Steve-O Talks About Stand-Up, Longing For Attention, And The Voices In His Head

MTV’s early 2000s mega-hit Jackass was either something you loved or hated. It was hard to be indifferent. If you were into it, as I was, you eventually came to know its personalities: Johnny Knoxville, the charming ringleader; Bam Margera, the punk rock jester; and Steve-O. Steve-O was the absolute wildcard. If you watch Jackass closely, you’ll see that he shows up in a lot of solo sketches — presumably because the show’s other stars didn’t want to put fish hooks through their cheeks or drink beer through their asses.

The man just always seemed to find a way to take things the the furthest possible level, and when you’re talking about the Jackass crew, that’s really saying something. Between the show, its spinoffs, and the Jackass movies, Steve-O got famous (something he’s open about longing for). But that fame wasn’t without its troubles. He developed the sort of drug problem that makes drug abuse seem the furthest thing from glamorous (all documented in 2009’s Steve-O: Demise and Rise).

> **Dataset excerpts**:
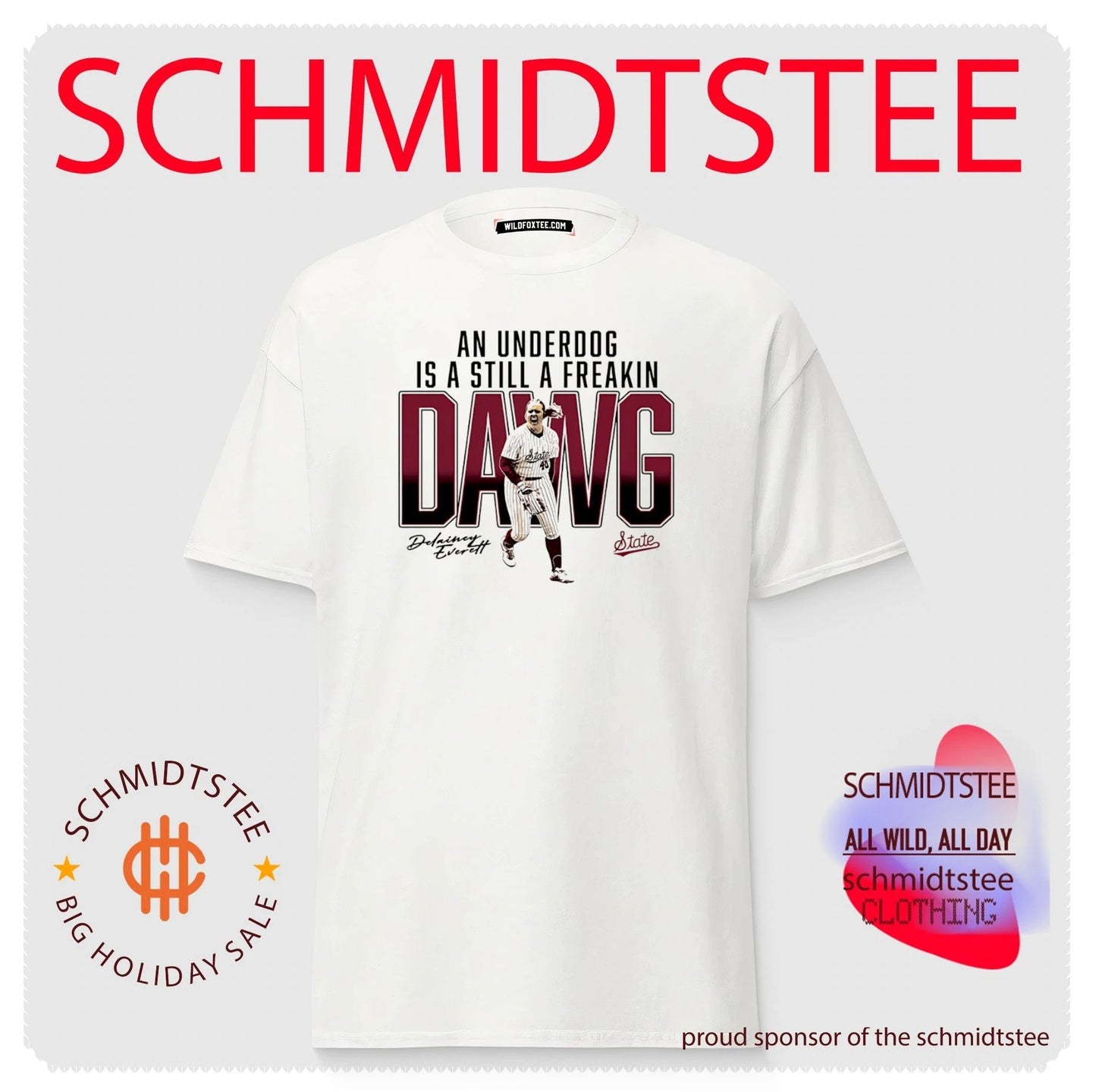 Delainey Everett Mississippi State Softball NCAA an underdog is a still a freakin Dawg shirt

--

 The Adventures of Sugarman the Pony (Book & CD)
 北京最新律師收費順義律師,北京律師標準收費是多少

--

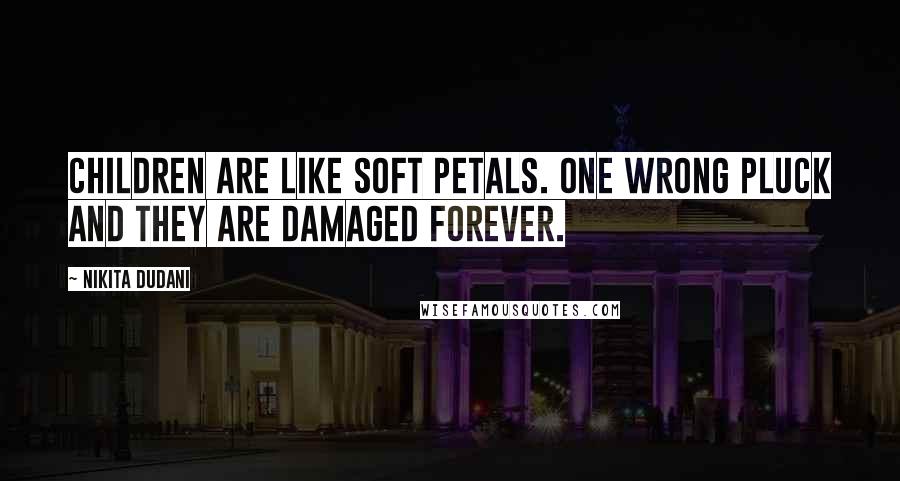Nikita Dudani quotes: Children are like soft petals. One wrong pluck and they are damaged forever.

> **Instruction A**:
Decide whether each statement agrees with the Steve-O article, answering yes or no and quoting the words from the article that settle it: (i) Steve-O appears in many solo sketches on Jackass. (ii) The writer was indifferent to Jackass. (iii) Bam Margera is described as the charming ringleader.
> **Instruction B**:
Carry the Steve-O article forward from its last sentence.
The lines that come after the Steve-O article are separate material and are not part of it.

> **Response box A**:
(i) Yes: "he shows up in a lot of solo sketches"
(ii) No: "If you were into it, as I was"
(iii) No: "Johnny Knoxville, the charming ringleader; Bam Margera, the punk rock jester"

> **Response box B**:
After entering rehab and going vegan, Steve-O’s career was ready to change directions too. He started to perform stand-up, taking it seriously and working to develop his craft. A month ago, his first stand-up special, Guilty As Charged, hit Showtime. Last week, it launched on Vimeo. The special acts as a sort of bridge between his old persona and his new path. He smashes cans against his head, squeeze lemons into his eyes, and gets choked out by an MMA fighter all in the first five minutes. But those stunts feel like preamble — Steve-O’s chance to show people right away “I’ve changed, but not too much.” With all of this out of his system, he goes on to perform a carefully crafted storytelling-driven set. Whether you think it’s funny or not, it’s obvious that Steve-O cares about what he’s doing.

Then, at the tail end of the special, when you least expect it, he has someone taze him with 50,000 volts.

Last month, I sat down with Steve-O at Cafe Gratitude in Hollywood. The comedian also brought his dad Ted Glover. Glover is a retired business executive who is as buttoned-up as his son is laid back. The two spoke candidly with me about Steve-O’s past (from nutsack-stapling to drug abuse) and his future. The resulting conversation revealed the thoughtful man behind the half-crazed persona — someone who wants to be liked, accepted, and grow… all while never taking himself too seriously.

This transition from Jackass to stand-up seems pretty big. Do you feel like you’ve pivoted, or is this just kind of like a different act of the same show?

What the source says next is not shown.